Retype the material so that each line matches the original exactly.

---------- Supplied material

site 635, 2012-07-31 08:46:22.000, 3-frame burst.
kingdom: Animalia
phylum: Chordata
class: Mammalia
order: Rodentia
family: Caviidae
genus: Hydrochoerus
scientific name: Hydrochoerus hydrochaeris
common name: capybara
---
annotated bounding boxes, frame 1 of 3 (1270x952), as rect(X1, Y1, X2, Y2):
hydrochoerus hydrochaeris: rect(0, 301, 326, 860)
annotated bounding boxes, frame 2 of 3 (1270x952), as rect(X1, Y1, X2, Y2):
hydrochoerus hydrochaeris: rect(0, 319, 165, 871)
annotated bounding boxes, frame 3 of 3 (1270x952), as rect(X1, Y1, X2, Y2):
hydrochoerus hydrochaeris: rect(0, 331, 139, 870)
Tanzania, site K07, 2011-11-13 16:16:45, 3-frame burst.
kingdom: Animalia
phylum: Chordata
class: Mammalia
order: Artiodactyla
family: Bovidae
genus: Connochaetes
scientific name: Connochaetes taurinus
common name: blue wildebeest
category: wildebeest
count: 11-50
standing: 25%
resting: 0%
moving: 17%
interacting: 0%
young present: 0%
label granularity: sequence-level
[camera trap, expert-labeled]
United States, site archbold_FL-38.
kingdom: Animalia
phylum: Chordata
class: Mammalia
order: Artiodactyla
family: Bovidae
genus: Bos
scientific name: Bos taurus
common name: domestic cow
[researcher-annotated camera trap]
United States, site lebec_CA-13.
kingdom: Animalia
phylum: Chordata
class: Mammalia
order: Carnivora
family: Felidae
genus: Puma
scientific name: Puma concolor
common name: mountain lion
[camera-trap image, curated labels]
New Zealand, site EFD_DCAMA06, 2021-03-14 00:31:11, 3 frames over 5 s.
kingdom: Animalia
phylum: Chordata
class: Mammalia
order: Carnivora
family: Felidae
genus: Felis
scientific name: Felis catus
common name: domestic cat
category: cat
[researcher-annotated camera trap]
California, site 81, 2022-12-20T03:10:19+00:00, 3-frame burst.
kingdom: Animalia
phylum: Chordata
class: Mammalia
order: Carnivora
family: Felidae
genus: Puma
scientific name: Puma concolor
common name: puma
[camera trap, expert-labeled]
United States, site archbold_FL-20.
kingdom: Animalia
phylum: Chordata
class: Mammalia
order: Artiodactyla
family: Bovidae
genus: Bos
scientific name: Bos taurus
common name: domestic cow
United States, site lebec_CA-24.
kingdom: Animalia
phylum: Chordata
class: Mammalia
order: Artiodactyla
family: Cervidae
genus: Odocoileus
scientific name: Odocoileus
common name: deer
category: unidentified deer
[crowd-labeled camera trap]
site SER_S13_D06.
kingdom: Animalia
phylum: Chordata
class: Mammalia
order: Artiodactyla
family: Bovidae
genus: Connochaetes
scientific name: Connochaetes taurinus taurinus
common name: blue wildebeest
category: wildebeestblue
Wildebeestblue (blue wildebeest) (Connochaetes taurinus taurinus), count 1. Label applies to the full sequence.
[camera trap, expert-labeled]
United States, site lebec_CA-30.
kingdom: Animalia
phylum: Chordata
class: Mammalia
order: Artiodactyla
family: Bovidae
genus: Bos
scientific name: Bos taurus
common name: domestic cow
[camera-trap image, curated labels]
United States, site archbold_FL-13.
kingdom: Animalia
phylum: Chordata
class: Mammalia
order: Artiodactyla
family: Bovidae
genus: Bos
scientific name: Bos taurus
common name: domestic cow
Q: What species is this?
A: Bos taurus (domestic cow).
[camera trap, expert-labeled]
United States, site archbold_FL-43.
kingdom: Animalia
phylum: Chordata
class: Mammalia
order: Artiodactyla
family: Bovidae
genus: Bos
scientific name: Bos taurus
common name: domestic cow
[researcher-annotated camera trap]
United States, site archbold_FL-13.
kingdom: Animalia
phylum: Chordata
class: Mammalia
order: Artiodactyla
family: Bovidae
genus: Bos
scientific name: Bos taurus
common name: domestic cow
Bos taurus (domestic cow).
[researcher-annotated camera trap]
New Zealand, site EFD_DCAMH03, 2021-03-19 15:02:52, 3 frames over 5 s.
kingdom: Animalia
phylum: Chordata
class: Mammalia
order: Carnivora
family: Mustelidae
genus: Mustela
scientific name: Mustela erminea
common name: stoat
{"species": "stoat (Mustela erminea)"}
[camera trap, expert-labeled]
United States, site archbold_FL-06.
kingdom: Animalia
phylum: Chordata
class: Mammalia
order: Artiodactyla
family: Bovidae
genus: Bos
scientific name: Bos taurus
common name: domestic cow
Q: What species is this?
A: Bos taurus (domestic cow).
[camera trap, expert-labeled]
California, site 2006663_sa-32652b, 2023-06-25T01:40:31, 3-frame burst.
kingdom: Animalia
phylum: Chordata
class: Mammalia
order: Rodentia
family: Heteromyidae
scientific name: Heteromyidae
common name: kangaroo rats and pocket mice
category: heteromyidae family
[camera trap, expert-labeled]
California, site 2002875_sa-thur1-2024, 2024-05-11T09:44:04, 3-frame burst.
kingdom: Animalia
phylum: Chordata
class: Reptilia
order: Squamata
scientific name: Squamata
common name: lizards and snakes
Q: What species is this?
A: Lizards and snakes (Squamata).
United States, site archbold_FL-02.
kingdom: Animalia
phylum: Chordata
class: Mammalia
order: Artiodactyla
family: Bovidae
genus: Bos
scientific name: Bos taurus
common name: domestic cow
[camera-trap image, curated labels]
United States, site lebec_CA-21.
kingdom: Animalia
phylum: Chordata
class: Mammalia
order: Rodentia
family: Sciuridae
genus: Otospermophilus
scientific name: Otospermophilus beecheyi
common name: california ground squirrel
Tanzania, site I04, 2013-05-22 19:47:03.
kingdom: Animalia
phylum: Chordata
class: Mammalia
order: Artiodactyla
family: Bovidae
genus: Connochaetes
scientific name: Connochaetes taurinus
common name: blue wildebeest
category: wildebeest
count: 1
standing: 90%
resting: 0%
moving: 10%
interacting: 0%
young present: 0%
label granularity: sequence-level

--------------------

[Response below]
site 635, 2012-07-31 08:46:22.000, 3-frame burst.
kingdom: Animalia
phylum: Chordata
class: Mammalia
order: Rodentia
family: Caviidae
genus: Hydrochoerus
scientific name: Hydrochoerus hydrochaeris
common name: capybara
---
annotated bounding boxes, frame 1 of 3 (1270x952), as rect(X1, Y1, X2, Y2):
hydrochoerus hydrochaeris: rect(0, 301, 326, 860)
annotated bounding boxes, frame 2 of 3 (1270x952), as rect(X1, Y1, X2, Y2):
hydrochoerus hydrochaeris: rect(0, 319, 165, 871)
annotated bounding boxes, frame 3 of 3 (1270x952), as rect(X1, Y1, X2, Y2):
hydrochoerus hydrochaeris: rect(0, 331, 139, 870)
Tanzania, site K07, 2011-11-13 16:16:45, 3-frame burst.
kingdom: Animalia
phylum: Chordata
class: Mammalia
order: Artiodactyla
family: Bovidae
genus: Connochaetes
scientific name: Connochaetes taurinus
common name: blue wildebeest
category: wildebeest
count: 11-50
standing: 25%
resting: 0%
moving: 17%
interacting: 0%
young present: 0%
label granularity: sequence-level
[camera trap, expert-labeled]
United States, site archbold_FL-38.
kingdom: Animalia
phylum: Chordata
class: Mammalia
order: Artiodactyla
family: Bovidae
genus: Bos
scientific name: Bos taurus
common name: domestic cow
[researcher-annotated camera trap]
United States, site lebec_CA-13.
kingdom: Animalia
phylum: Chordata
class: Mammalia
order: Carnivora
family: Felidae
genus: Puma
scientific name: Puma concolor
common name: mountain lion
[camera-trap image, curated labels]
New Zealand, site EFD_DCAMA06, 2021-03-14 00:31:11, 3 frames over 5 s.
kingdom: Animalia
phylum: Chordata
class: Mammalia
order: Carnivora
family: Felidae
genus: Felis
scientific name: Felis catus
common name: domestic cat
category: cat
[researcher-annotated camera trap]
California, site 81, 2022-12-20T03:10:19+00:00, 3-frame burst.
kingdom: Animalia
phylum: Chordata
class: Mammalia
order: Carnivora
family: Felidae
genus: Puma
scientific name: Puma concolor
common name: puma
[camera trap, expert-labeled]
United States, site archbold_FL-20.
kingdom: Animalia
phylum: Chordata
class: Mammalia
order: Artiodactyla
family: Bovidae
genus: Bos
scientific name: Bos taurus
common name: domestic cow
United States, site lebec_CA-24.
kingdom: Animalia
phylum: Chordata
class: Mammalia
order: Artiodactyla
family: Cervidae
genus: Odocoileus
scientific name: Odocoileus
common name: deer
category: unidentified deer
[crowd-labeled camera trap]
site SER_S13_D06.
kingdom: Animalia
phylum: Chordata
class: Mammalia
order: Artiodactyla
family: Bovidae
genus: Connochaetes
scientific name: Connochaetes taurinus taurinus
common name: blue wildebeest
category: wildebeestblue
Wildebeestblue (blue wildebeest) (Connochaetes taurinus taurinus), count 1. Label applies to the full sequence.
[camera trap, expert-labeled]
United States, site lebec_CA-30.
kingdom: Animalia
phylum: Chordata
class: Mammalia
order: Artiodactyla
family: Bovidae
genus: Bos
scientific name: Bos taurus
common name: domestic cow
[camera-trap image, curated labels]
United States, site archbold_FL-13.
kingdom: Animalia
phylum: Chordata
class: Mammalia
order: Artiodactyla
family: Bovidae
genus: Bos
scientific name: Bos taurus
common name: domestic cow
Q: What species is this?
A: Bos taurus (domestic cow).
[camera trap, expert-labeled]
United States, site archbold_FL-43.
kingdom: Animalia
phylum: Chordata
class: Mammalia
order: Artiodactyla
family: Bovidae
genus: Bos
scientific name: Bos taurus
common name: domestic cow
[researcher-annotated camera trap]
United States, site archbold_FL-13.
kingdom: Animalia
phylum: Chordata
class: Mammalia
order: Artiodactyla
family: Bovidae
genus: Bos
scientific name: Bos taurus
common name: domestic cow
Bos taurus (domestic cow).
[researcher-annotated camera trap]
New Zealand, site EFD_DCAMH03, 2021-03-19 15:02:52, 3 frames over 5 s.
kingdom: Animalia
phylum: Chordata
class: Mammalia
order: Carnivora
family: Mustelidae
genus: Mustela
scientific name: Mustela erminea
common name: stoat
{"species": "stoat (Mustela erminea)"}
[camera trap, expert-labeled]
United States, site archbold_FL-06.
kingdom: Animalia
phylum: Chordata
class: Mammalia
order: Artiodactyla
family: Bovidae
genus: Bos
scientific name: Bos taurus
common name: domestic cow
Q: What species is this?
A: Bos taurus (domestic cow).
[camera trap, expert-labeled]
California, site 2006663_sa-32652b, 2023-06-25T01:40:31, 3-frame burst.
kingdom: Animalia
phylum: Chordata
class: Mammalia
order: Rodentia
family: Heteromyidae
scientific name: Heteromyidae
common name: kangaroo rats and pocket mice
category: heteromyidae family
[camera trap, expert-labeled]
California, site 2002875_sa-thur1-2024, 2024-05-11T09:44:04, 3-frame burst.
kingdom: Animalia
phylum: Chordata
class: Reptilia
order: Squamata
scientific name: Squamata
common name: lizards and snakes
Q: What species is this?
A: Lizards and snakes (Squamata).
United States, site archbold_FL-02.
kingdom: Animalia
phylum: Chordata
class: Mammalia
order: Artiodactyla
family: Bovidae
genus: Bos
scientific name: Bos taurus
common name: domestic cow
[camera-trap image, curated labels]
United States, site lebec_CA-21.
kingdom: Animalia
phylum: Chordata
class: Mammalia
order: Rodentia
family: Sciuridae
genus: Otospermophilus
scientific name: Otospermophilus beecheyi
common name: california ground squirrel
Tanzania, site I04, 2013-05-22 19:47:03.
kingdom: Animalia
phylum: Chordata
class: Mammalia
order: Artiodactyla
family: Bovidae
genus: Connochaetes
scientific name: Connochaetes taurinus
common name: blue wildebeest
category: wildebeest
count: 1
standing: 90%
resting: 0%
moving: 10%
interacting: 0%
young present: 0%
label granularity: sequence-level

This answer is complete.